По сравнению с творчеством ашугов поэтическое содержание и тематика мугамов не столь разнообразны и ограничены, в основном, сферой лирических поэм. Нередко исполнители используют сюжеты из классической поэзии Низами, Физули, Фирдоуси. Но музыкальное содержание — мелодика, формы, ритмика, ладовая структура — отличает удивительное богатство. Разность исполнительских стилей ашуга и ханэндэ ярче всего выступает при обращении к одному и тому же сюжету, например, «Лейли и Меджнун»: если ашуг поет, танцует, исполняет пантомиму, т.е. всячески стремится к театрализации формы своего выступления, то ханэндэ поет бесстрастно, как бы погружаясь в себя, прислушиваясь к внутреннему голосу, подсказывающему ему наиболее выразительный «поворот» импровизации. Он весь сосредоточен на музыкальной стороне исполнения. Второе отличие: пение ашуга в целом строится на метрически определенной структуре, подчиненной строгой периодичности в распределении ритмических акцентов, тогда как пение ханэндэ совершенно свободно в отношении метроритма и исключает какую-либо «квадратность» структуры.
Вместе с тем, чисто импровизационное развертывание чередуется в мугамах с более четкими по ритмике разделами: это своеобразные интермедии между основными разделами, называемые «рэнг» или «тэсниф», по статистике напоминающие народные песни и танцы. Мугам, выстроенный на чередовании речитативно-импровизационных и танцевальных эпизодов, обычно носит название «дэстгях» и представляет собой весьма развернутую композицию, исполнение которой может длиться несколько часов.
В связи с этим особое значение приобретают факторы скрепления формы, обеспечивающие ее цельность.
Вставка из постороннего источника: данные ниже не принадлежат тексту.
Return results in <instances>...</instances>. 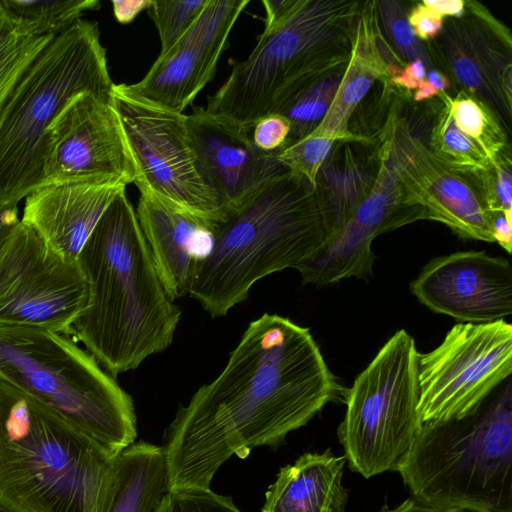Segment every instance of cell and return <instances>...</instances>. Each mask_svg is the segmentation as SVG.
<instances>
[{"instance_id":"obj_1","label":"cell","mask_w":512,"mask_h":512,"mask_svg":"<svg viewBox=\"0 0 512 512\" xmlns=\"http://www.w3.org/2000/svg\"><path fill=\"white\" fill-rule=\"evenodd\" d=\"M345 391L308 328L264 313L168 427L170 490L211 489L229 458L280 445L328 403L344 401Z\"/></svg>"},{"instance_id":"obj_2","label":"cell","mask_w":512,"mask_h":512,"mask_svg":"<svg viewBox=\"0 0 512 512\" xmlns=\"http://www.w3.org/2000/svg\"><path fill=\"white\" fill-rule=\"evenodd\" d=\"M88 298L73 334L115 377L137 368L173 341L181 310L168 297L122 190L78 256Z\"/></svg>"},{"instance_id":"obj_3","label":"cell","mask_w":512,"mask_h":512,"mask_svg":"<svg viewBox=\"0 0 512 512\" xmlns=\"http://www.w3.org/2000/svg\"><path fill=\"white\" fill-rule=\"evenodd\" d=\"M325 239L313 187L288 170L217 222L212 251L188 294L212 317L225 316L258 280L296 269Z\"/></svg>"},{"instance_id":"obj_4","label":"cell","mask_w":512,"mask_h":512,"mask_svg":"<svg viewBox=\"0 0 512 512\" xmlns=\"http://www.w3.org/2000/svg\"><path fill=\"white\" fill-rule=\"evenodd\" d=\"M361 2L297 0L275 26L263 30L249 56L210 96L205 110L247 131L283 113L320 79L348 64Z\"/></svg>"},{"instance_id":"obj_5","label":"cell","mask_w":512,"mask_h":512,"mask_svg":"<svg viewBox=\"0 0 512 512\" xmlns=\"http://www.w3.org/2000/svg\"><path fill=\"white\" fill-rule=\"evenodd\" d=\"M114 456L0 379V508L98 512Z\"/></svg>"},{"instance_id":"obj_6","label":"cell","mask_w":512,"mask_h":512,"mask_svg":"<svg viewBox=\"0 0 512 512\" xmlns=\"http://www.w3.org/2000/svg\"><path fill=\"white\" fill-rule=\"evenodd\" d=\"M395 471L419 502L512 512L511 380L461 418L423 423Z\"/></svg>"},{"instance_id":"obj_7","label":"cell","mask_w":512,"mask_h":512,"mask_svg":"<svg viewBox=\"0 0 512 512\" xmlns=\"http://www.w3.org/2000/svg\"><path fill=\"white\" fill-rule=\"evenodd\" d=\"M98 24L79 19L55 35L18 83L0 118V205L19 202L42 184L45 133L74 95L112 98Z\"/></svg>"},{"instance_id":"obj_8","label":"cell","mask_w":512,"mask_h":512,"mask_svg":"<svg viewBox=\"0 0 512 512\" xmlns=\"http://www.w3.org/2000/svg\"><path fill=\"white\" fill-rule=\"evenodd\" d=\"M0 379L50 408L113 456L134 443L131 396L70 335L0 325Z\"/></svg>"},{"instance_id":"obj_9","label":"cell","mask_w":512,"mask_h":512,"mask_svg":"<svg viewBox=\"0 0 512 512\" xmlns=\"http://www.w3.org/2000/svg\"><path fill=\"white\" fill-rule=\"evenodd\" d=\"M419 354L400 329L345 391L337 435L349 468L365 478L395 471L422 427Z\"/></svg>"},{"instance_id":"obj_10","label":"cell","mask_w":512,"mask_h":512,"mask_svg":"<svg viewBox=\"0 0 512 512\" xmlns=\"http://www.w3.org/2000/svg\"><path fill=\"white\" fill-rule=\"evenodd\" d=\"M512 373V325L459 323L434 350L419 354L418 413L423 423L458 419Z\"/></svg>"},{"instance_id":"obj_11","label":"cell","mask_w":512,"mask_h":512,"mask_svg":"<svg viewBox=\"0 0 512 512\" xmlns=\"http://www.w3.org/2000/svg\"><path fill=\"white\" fill-rule=\"evenodd\" d=\"M113 103L135 162V185L196 215L222 221L226 212L202 173L187 115L128 96L115 85Z\"/></svg>"},{"instance_id":"obj_12","label":"cell","mask_w":512,"mask_h":512,"mask_svg":"<svg viewBox=\"0 0 512 512\" xmlns=\"http://www.w3.org/2000/svg\"><path fill=\"white\" fill-rule=\"evenodd\" d=\"M87 298L78 261L56 255L21 220L0 242V325L70 335Z\"/></svg>"},{"instance_id":"obj_13","label":"cell","mask_w":512,"mask_h":512,"mask_svg":"<svg viewBox=\"0 0 512 512\" xmlns=\"http://www.w3.org/2000/svg\"><path fill=\"white\" fill-rule=\"evenodd\" d=\"M378 141L408 201L424 211L426 220L441 222L462 238L494 242L478 172L455 169L437 158L396 107L388 113Z\"/></svg>"},{"instance_id":"obj_14","label":"cell","mask_w":512,"mask_h":512,"mask_svg":"<svg viewBox=\"0 0 512 512\" xmlns=\"http://www.w3.org/2000/svg\"><path fill=\"white\" fill-rule=\"evenodd\" d=\"M137 171L113 97L84 91L71 97L45 133L42 184L134 183Z\"/></svg>"},{"instance_id":"obj_15","label":"cell","mask_w":512,"mask_h":512,"mask_svg":"<svg viewBox=\"0 0 512 512\" xmlns=\"http://www.w3.org/2000/svg\"><path fill=\"white\" fill-rule=\"evenodd\" d=\"M376 144L379 165L372 190L350 219L296 267L304 284L370 278L375 258L373 240L382 233L426 219L424 211L408 201L385 147L379 141Z\"/></svg>"},{"instance_id":"obj_16","label":"cell","mask_w":512,"mask_h":512,"mask_svg":"<svg viewBox=\"0 0 512 512\" xmlns=\"http://www.w3.org/2000/svg\"><path fill=\"white\" fill-rule=\"evenodd\" d=\"M425 44L434 69L440 64L459 91L486 105L510 133L512 106L501 88L512 65L510 30L479 2L465 1L464 13L444 19L440 33Z\"/></svg>"},{"instance_id":"obj_17","label":"cell","mask_w":512,"mask_h":512,"mask_svg":"<svg viewBox=\"0 0 512 512\" xmlns=\"http://www.w3.org/2000/svg\"><path fill=\"white\" fill-rule=\"evenodd\" d=\"M431 311L463 323H489L512 314V267L484 251L456 252L431 260L410 283Z\"/></svg>"},{"instance_id":"obj_18","label":"cell","mask_w":512,"mask_h":512,"mask_svg":"<svg viewBox=\"0 0 512 512\" xmlns=\"http://www.w3.org/2000/svg\"><path fill=\"white\" fill-rule=\"evenodd\" d=\"M187 129L202 173L226 215L274 177L288 171L275 152L255 146L251 131L195 107Z\"/></svg>"},{"instance_id":"obj_19","label":"cell","mask_w":512,"mask_h":512,"mask_svg":"<svg viewBox=\"0 0 512 512\" xmlns=\"http://www.w3.org/2000/svg\"><path fill=\"white\" fill-rule=\"evenodd\" d=\"M136 215L160 281L174 301L186 294L211 253L216 221L196 215L138 186Z\"/></svg>"},{"instance_id":"obj_20","label":"cell","mask_w":512,"mask_h":512,"mask_svg":"<svg viewBox=\"0 0 512 512\" xmlns=\"http://www.w3.org/2000/svg\"><path fill=\"white\" fill-rule=\"evenodd\" d=\"M126 186L115 180L43 185L26 196L20 220L56 255L77 261L105 210Z\"/></svg>"},{"instance_id":"obj_21","label":"cell","mask_w":512,"mask_h":512,"mask_svg":"<svg viewBox=\"0 0 512 512\" xmlns=\"http://www.w3.org/2000/svg\"><path fill=\"white\" fill-rule=\"evenodd\" d=\"M405 64L391 49L382 33L377 1L361 2L348 64L324 119L311 134L336 140L368 139L350 132L351 116L376 80L388 79Z\"/></svg>"},{"instance_id":"obj_22","label":"cell","mask_w":512,"mask_h":512,"mask_svg":"<svg viewBox=\"0 0 512 512\" xmlns=\"http://www.w3.org/2000/svg\"><path fill=\"white\" fill-rule=\"evenodd\" d=\"M225 46L191 26L146 75L133 84H115L122 93L177 113L213 79Z\"/></svg>"},{"instance_id":"obj_23","label":"cell","mask_w":512,"mask_h":512,"mask_svg":"<svg viewBox=\"0 0 512 512\" xmlns=\"http://www.w3.org/2000/svg\"><path fill=\"white\" fill-rule=\"evenodd\" d=\"M372 141H336L321 165L314 194L326 238L337 232L365 200L375 183L379 160Z\"/></svg>"},{"instance_id":"obj_24","label":"cell","mask_w":512,"mask_h":512,"mask_svg":"<svg viewBox=\"0 0 512 512\" xmlns=\"http://www.w3.org/2000/svg\"><path fill=\"white\" fill-rule=\"evenodd\" d=\"M345 463L344 455L336 456L330 449L304 453L280 469L265 494L262 512H345Z\"/></svg>"},{"instance_id":"obj_25","label":"cell","mask_w":512,"mask_h":512,"mask_svg":"<svg viewBox=\"0 0 512 512\" xmlns=\"http://www.w3.org/2000/svg\"><path fill=\"white\" fill-rule=\"evenodd\" d=\"M170 491L165 447L133 443L114 456L98 512H156Z\"/></svg>"},{"instance_id":"obj_26","label":"cell","mask_w":512,"mask_h":512,"mask_svg":"<svg viewBox=\"0 0 512 512\" xmlns=\"http://www.w3.org/2000/svg\"><path fill=\"white\" fill-rule=\"evenodd\" d=\"M54 36L37 35L0 0V118L24 73Z\"/></svg>"},{"instance_id":"obj_27","label":"cell","mask_w":512,"mask_h":512,"mask_svg":"<svg viewBox=\"0 0 512 512\" xmlns=\"http://www.w3.org/2000/svg\"><path fill=\"white\" fill-rule=\"evenodd\" d=\"M430 129V151L447 165L462 171L480 172L488 170L492 163L482 149L460 131L452 118L449 95H438Z\"/></svg>"},{"instance_id":"obj_28","label":"cell","mask_w":512,"mask_h":512,"mask_svg":"<svg viewBox=\"0 0 512 512\" xmlns=\"http://www.w3.org/2000/svg\"><path fill=\"white\" fill-rule=\"evenodd\" d=\"M449 103L457 128L482 149L491 163L510 152L508 132L486 105L462 91L454 97L449 95Z\"/></svg>"},{"instance_id":"obj_29","label":"cell","mask_w":512,"mask_h":512,"mask_svg":"<svg viewBox=\"0 0 512 512\" xmlns=\"http://www.w3.org/2000/svg\"><path fill=\"white\" fill-rule=\"evenodd\" d=\"M16 17L26 21L39 36L57 35L81 16L100 8L98 0H1Z\"/></svg>"},{"instance_id":"obj_30","label":"cell","mask_w":512,"mask_h":512,"mask_svg":"<svg viewBox=\"0 0 512 512\" xmlns=\"http://www.w3.org/2000/svg\"><path fill=\"white\" fill-rule=\"evenodd\" d=\"M344 70L317 81L281 113L290 122V132L283 147L309 136L317 129L333 101Z\"/></svg>"},{"instance_id":"obj_31","label":"cell","mask_w":512,"mask_h":512,"mask_svg":"<svg viewBox=\"0 0 512 512\" xmlns=\"http://www.w3.org/2000/svg\"><path fill=\"white\" fill-rule=\"evenodd\" d=\"M377 11L383 35L397 57L404 63L421 60L427 72L434 69L425 42L413 32L409 21V9L398 0L377 1Z\"/></svg>"},{"instance_id":"obj_32","label":"cell","mask_w":512,"mask_h":512,"mask_svg":"<svg viewBox=\"0 0 512 512\" xmlns=\"http://www.w3.org/2000/svg\"><path fill=\"white\" fill-rule=\"evenodd\" d=\"M208 0H153L148 9L164 54L187 32Z\"/></svg>"},{"instance_id":"obj_33","label":"cell","mask_w":512,"mask_h":512,"mask_svg":"<svg viewBox=\"0 0 512 512\" xmlns=\"http://www.w3.org/2000/svg\"><path fill=\"white\" fill-rule=\"evenodd\" d=\"M336 140L322 135L309 136L275 152L276 158L314 189L317 173Z\"/></svg>"},{"instance_id":"obj_34","label":"cell","mask_w":512,"mask_h":512,"mask_svg":"<svg viewBox=\"0 0 512 512\" xmlns=\"http://www.w3.org/2000/svg\"><path fill=\"white\" fill-rule=\"evenodd\" d=\"M511 153L492 162L486 171L478 172L487 210L490 213L512 212Z\"/></svg>"},{"instance_id":"obj_35","label":"cell","mask_w":512,"mask_h":512,"mask_svg":"<svg viewBox=\"0 0 512 512\" xmlns=\"http://www.w3.org/2000/svg\"><path fill=\"white\" fill-rule=\"evenodd\" d=\"M156 512H241L229 496L211 489L172 490Z\"/></svg>"},{"instance_id":"obj_36","label":"cell","mask_w":512,"mask_h":512,"mask_svg":"<svg viewBox=\"0 0 512 512\" xmlns=\"http://www.w3.org/2000/svg\"><path fill=\"white\" fill-rule=\"evenodd\" d=\"M290 122L282 114H270L258 120L251 130L253 143L265 152H277L285 145Z\"/></svg>"},{"instance_id":"obj_37","label":"cell","mask_w":512,"mask_h":512,"mask_svg":"<svg viewBox=\"0 0 512 512\" xmlns=\"http://www.w3.org/2000/svg\"><path fill=\"white\" fill-rule=\"evenodd\" d=\"M408 21L415 35L421 41L427 42L440 33L444 18L421 1L409 10Z\"/></svg>"},{"instance_id":"obj_38","label":"cell","mask_w":512,"mask_h":512,"mask_svg":"<svg viewBox=\"0 0 512 512\" xmlns=\"http://www.w3.org/2000/svg\"><path fill=\"white\" fill-rule=\"evenodd\" d=\"M426 75L427 68L425 64L421 60H414L397 69L387 80L400 88L411 91L417 89Z\"/></svg>"},{"instance_id":"obj_39","label":"cell","mask_w":512,"mask_h":512,"mask_svg":"<svg viewBox=\"0 0 512 512\" xmlns=\"http://www.w3.org/2000/svg\"><path fill=\"white\" fill-rule=\"evenodd\" d=\"M451 87L448 77L441 71L433 69L428 71L425 79L418 85L414 100L421 102L445 92Z\"/></svg>"},{"instance_id":"obj_40","label":"cell","mask_w":512,"mask_h":512,"mask_svg":"<svg viewBox=\"0 0 512 512\" xmlns=\"http://www.w3.org/2000/svg\"><path fill=\"white\" fill-rule=\"evenodd\" d=\"M492 216V232L497 242L507 253L512 248V212H495Z\"/></svg>"},{"instance_id":"obj_41","label":"cell","mask_w":512,"mask_h":512,"mask_svg":"<svg viewBox=\"0 0 512 512\" xmlns=\"http://www.w3.org/2000/svg\"><path fill=\"white\" fill-rule=\"evenodd\" d=\"M152 4L153 0H113V14L118 23L129 24Z\"/></svg>"},{"instance_id":"obj_42","label":"cell","mask_w":512,"mask_h":512,"mask_svg":"<svg viewBox=\"0 0 512 512\" xmlns=\"http://www.w3.org/2000/svg\"><path fill=\"white\" fill-rule=\"evenodd\" d=\"M297 0H263L266 17L264 30L278 24L294 7Z\"/></svg>"},{"instance_id":"obj_43","label":"cell","mask_w":512,"mask_h":512,"mask_svg":"<svg viewBox=\"0 0 512 512\" xmlns=\"http://www.w3.org/2000/svg\"><path fill=\"white\" fill-rule=\"evenodd\" d=\"M422 2L444 19L460 17L465 10L463 0H423Z\"/></svg>"},{"instance_id":"obj_44","label":"cell","mask_w":512,"mask_h":512,"mask_svg":"<svg viewBox=\"0 0 512 512\" xmlns=\"http://www.w3.org/2000/svg\"><path fill=\"white\" fill-rule=\"evenodd\" d=\"M381 512H467L459 509H451V508H442L429 504H425L415 500L414 498H409L401 503L399 506L388 509V507L384 506Z\"/></svg>"},{"instance_id":"obj_45","label":"cell","mask_w":512,"mask_h":512,"mask_svg":"<svg viewBox=\"0 0 512 512\" xmlns=\"http://www.w3.org/2000/svg\"><path fill=\"white\" fill-rule=\"evenodd\" d=\"M18 207L0 205V242L19 223Z\"/></svg>"},{"instance_id":"obj_46","label":"cell","mask_w":512,"mask_h":512,"mask_svg":"<svg viewBox=\"0 0 512 512\" xmlns=\"http://www.w3.org/2000/svg\"><path fill=\"white\" fill-rule=\"evenodd\" d=\"M0 512H8V511H6V510H4V509L0 508Z\"/></svg>"}]
</instances>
К таким факторам относится общее восхождение мелодической линии, характерное для многих мугамов: исполнитель каждую последующую часть исполняет в более высоком регистре, чем предыдущую, и, достигнув кульминации, возвращается к исходной точке. Другой прием придания цельности форме мугама связан с особенностями рифмовки поэтических строк, лежащих в основе текста: повторяющиеся в разных строфах рифмы являются своего рода «рефренными» вехами в развертывании свободной мелодии на протяжении нескольких разделов. Характерным примером такой поэтической формы является гэзэль (газель).
В целом, для формы мугама характерно «волнообразное» развитие, связанное не только с мелодическим и структурным, но и эмоциональным планом. Хотя в целом, исполнение ханэндэ, как уже было отмечено, не отличается избытком эмоций и придерживается слегка отстраненной повествовательности тона, наиболее важные моменты повествования отмечены большей внутренней напряженностью, часто совпадающей с подъемом мелодической линии: эти моменты сменяются возвращением к первоначальному динамическому уровню, создавая тем самым логическое равновесие формы.